Ainda estudantes do, antigamente, chamado “segundo grau científico” no Colégio Diocesano (nessa época, a instituição ainda era exclusiva para meninos), os garotos, na hora do intervalo, já sabiam para onde deveriam ir: a sala de instrumentos. Ali mesmo improvisavam um som. Paulo assumia os vocais; para ele a música não era de todo estranha, afinal, era sobrinho do professor de Música Adelmo Guimarães (irmão do pe. Aderson). Riba e Gerardo também tinham o gosto pela música correndo nas veias, tendo em vista que seu bisavô, Raimundo Ferreira Vilanova, havia tido uma orquestra. E os outros garotos possuíam já alguma intimidade com alguns instrumentos, pois tocavam nos desfiles cívicos de 7 de setembro, do colégio.

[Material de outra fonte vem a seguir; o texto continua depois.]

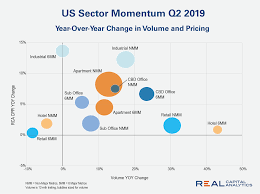 Chart Us Sector Momentum At Midyear 2019 Real Capital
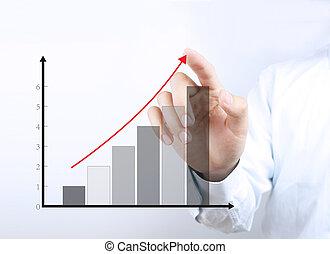 사업 성장, 그래프
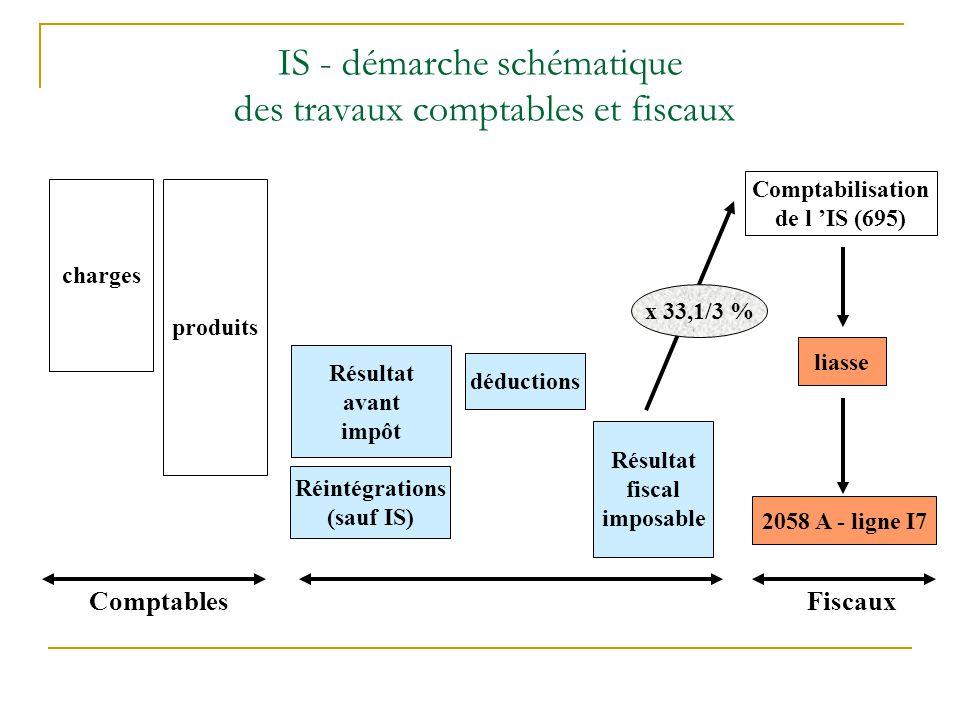 charges produits Résultat avant impôt déductions Résultat fiscal imposable Réintégrations (sauf IS) Comptabilisation de l 'IS (695) liasse 2058 A -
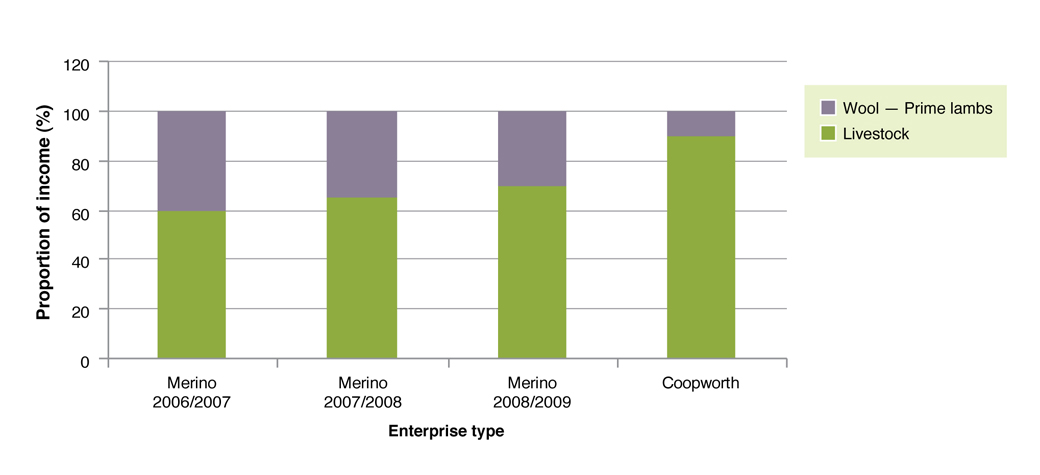 Figure 2. The proportion of income generated by wool and livestock sales in Merino x terminal and Coopworth prime lamb enterprises on the EverGraze project.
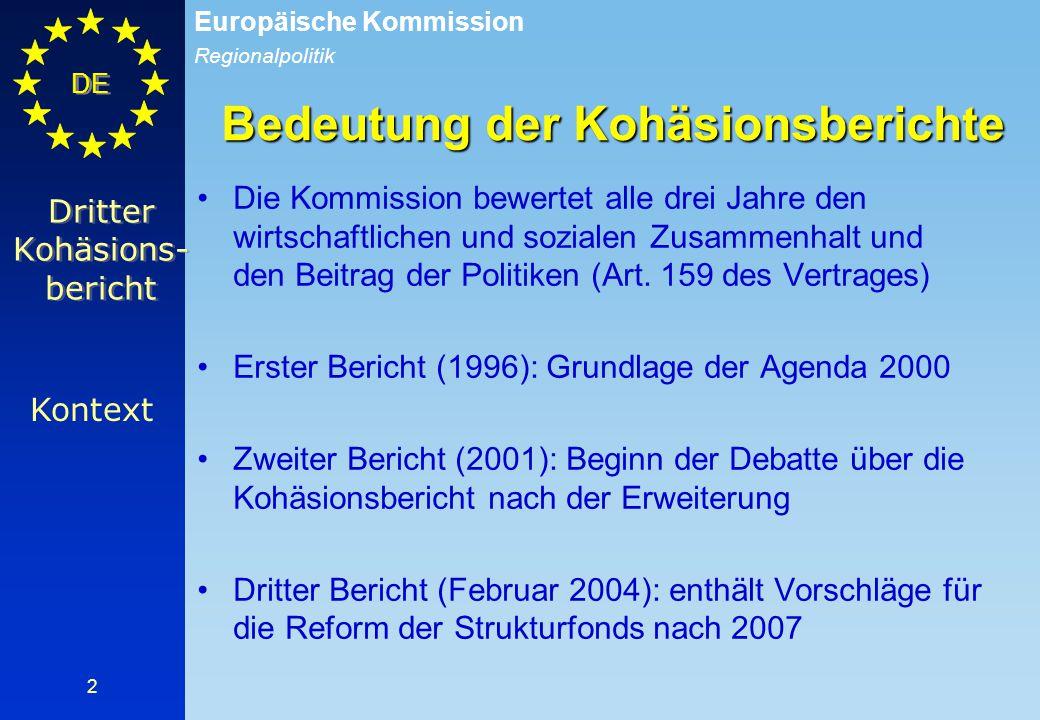 Regionalpolitik Europäische Kommission DE 3 Der Bericht hat 4 Teile: 1.Darstellung der aktuellen Lage und Tendenzen in den Regionen und Faktoren der Wettbewerbsfähigkeit 2.Beitrag der nationalen Politiken zur Kohäsion 3.Beitrag der Gemeinschaftspolitiken 4.Auswirkung und zusätzlichen Nutzen der Strukturpolitik Struktur Dritter Kohäsions- bericht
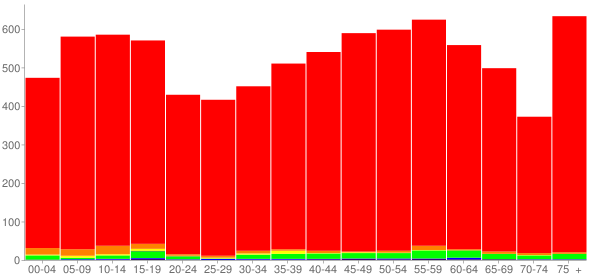 Graph: Population by Age and Race, 2010 Census - Houston County, Tennessee - Census Viewer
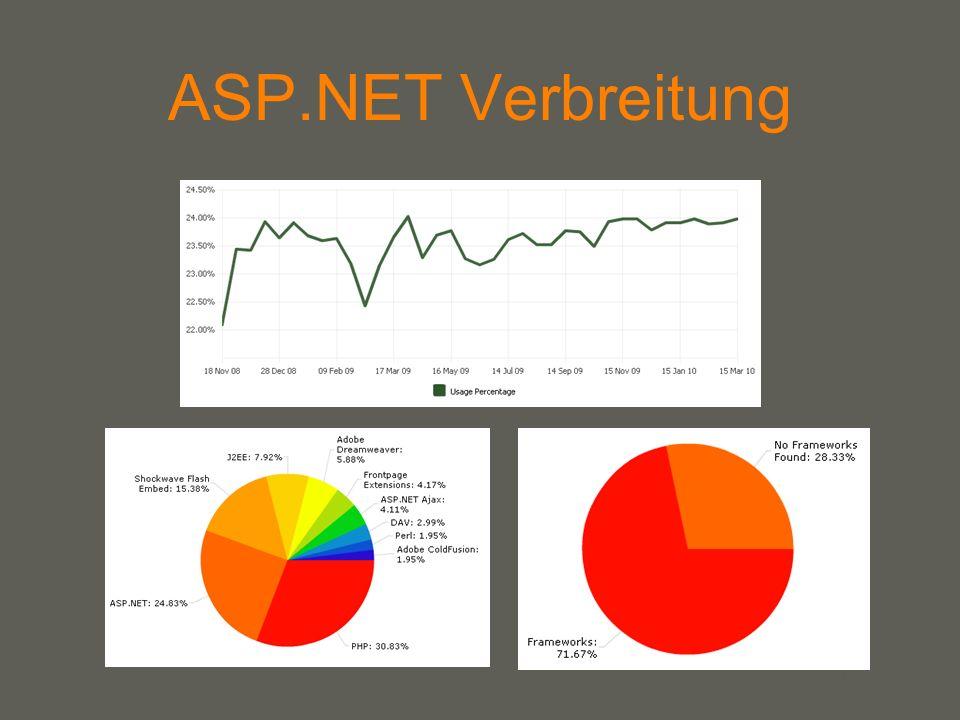 ASP.NET Verbreitung In der obersten Grafik ist ersichtlich, dass die Verbreitung von ASP.Net in den letzten 3 Jahren konstant geblieben ist.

Mas os minutos de intervalo não eram suficientes, o que levava os garotos a se reunirem à Praça Gonçalves Dias. Para o instrumental, o violão de Paulo bastava. Cantando os sucessos da época, os jovens ficavam até altas horas da noite nos bancos da praça. Era a época de bandas como The Beatles e The Beach Boys, para citar as internacionais. No Brasil, o ritmo conhecido como “iê, iê, iê” logo chegou às paradas do rádio, e nomes da Jovem Guarda, como Roberto Carlos, Erasmo Carlos, Ronnie Cord e Wanderleia, não saiam da boca dos mais jovens. E essas foram algumas das inspirações para o sexteto de amigos.
Aquele show do The Clevers atiçou ainda mais a antiga vontade de montar uma banda de rock. No ano seguinte, em 1967, o grupo deu vida à ideia e começou a se organizar. A divisão de instrumentos foi a seguinte: Paulo assumiria os vocais e guitarra-solo; José Carlos, guitarra-base e segunda voz; Chico, contrabaixo e voz; Riba e Taqueira, bateria (um tocava a primeira parte da festa, enquanto o outro fazia percussão; na segunda parte da festa, revezavam). Alderico (filho da professora Miroca), devido a restrições impostas pela família, não pôde participar do grupo.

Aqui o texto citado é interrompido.